____ SOURCE PASSAGE

Adarand Constructors, Inc. v. Pena, 515 U.S. 200 (1995). Justice O’Connor also
wrote the opinion for a 5-to-4 Court in this case, except that the Justices in the majority
were not entirely in agreement with each other. At issue in the case was a federal policy
that awarded highway construction contracts on a basis that encouraged prime contractors
to give subcontracts to companies preferring those that were certified as being controlled
by socially and economically disadvantaged individuals. A company that lost a contract
it had bid on to a minority firm sued. The Court did not reach the actual merits of the
dispute, but it sent the case back to the lower courts with express instructions to evaluate
the constitutional issue under the same “strict-scrutiny” standard that applied to actions
that disadvantaged racial minorities. The case has been up-and-down several times, but
it has never been finally decided on the merits.
Grutter v. Bollinger, 539 U.S. 306 (2003); Gratz v. Bollinger, 539 U.S. 244 (2003).
Not since the decision in Regents of the University of California v. Bakke, 438 U.S. 265
(1978), had the Court decided a case involving the permissibility of affirmative action in
admissions of applicants to institutions of higher learning. It was something of a
surprise, therefore, that after the passage of so much time, the Court, but especially
Justice O’Connor, recurred to Justice Powell’s singular opinion in Bakke as providing the
key to resolution of these two cases. Justice Powell insisted that racial preferences in
education must be evaluated under a strict-scrutiny standard and that creating a diverse
student body in an educational setting was a compelling governmental interest that would
survive strict scrutiny analysis. Both Michigan cases here were 5-to-4 decisions, and
Justice O’Connor was the only Justice in the majority in both cases. She wrote the
opinion in Grutter, in which admission applications to the University of Michigan Law
School were individually considered and decided, using all the educational and other
components standards for admission, but also considering the racial and ethnic diversity
of the potential students. That individualized consideration was sufficient for the
majority, although not for the dissent. Gratz concerned admission to the University of
Michigan undergraduate school, and it did not involve individualized consideration.

________

Translate this sentence from the affirmative action case summaries into Spanish: "A company that lost a contract it had bid on to a minority firm sued."

____ SOURCE MATERIAL

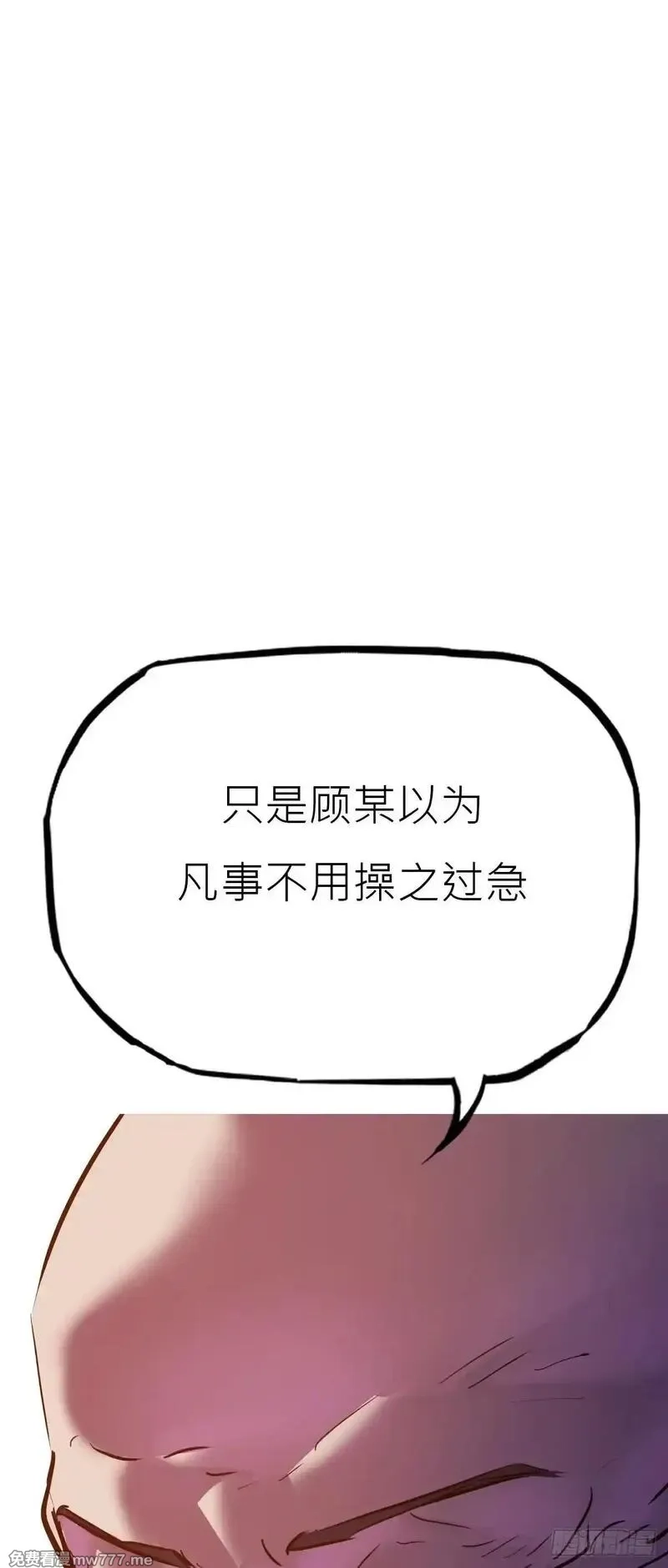 封妖问道,贞,第48张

________

◆ ANSWER FOR THE TASK
Una empresa que perdió frente a una firma minoritaria un contrato por el que había licitado presentó una demanda.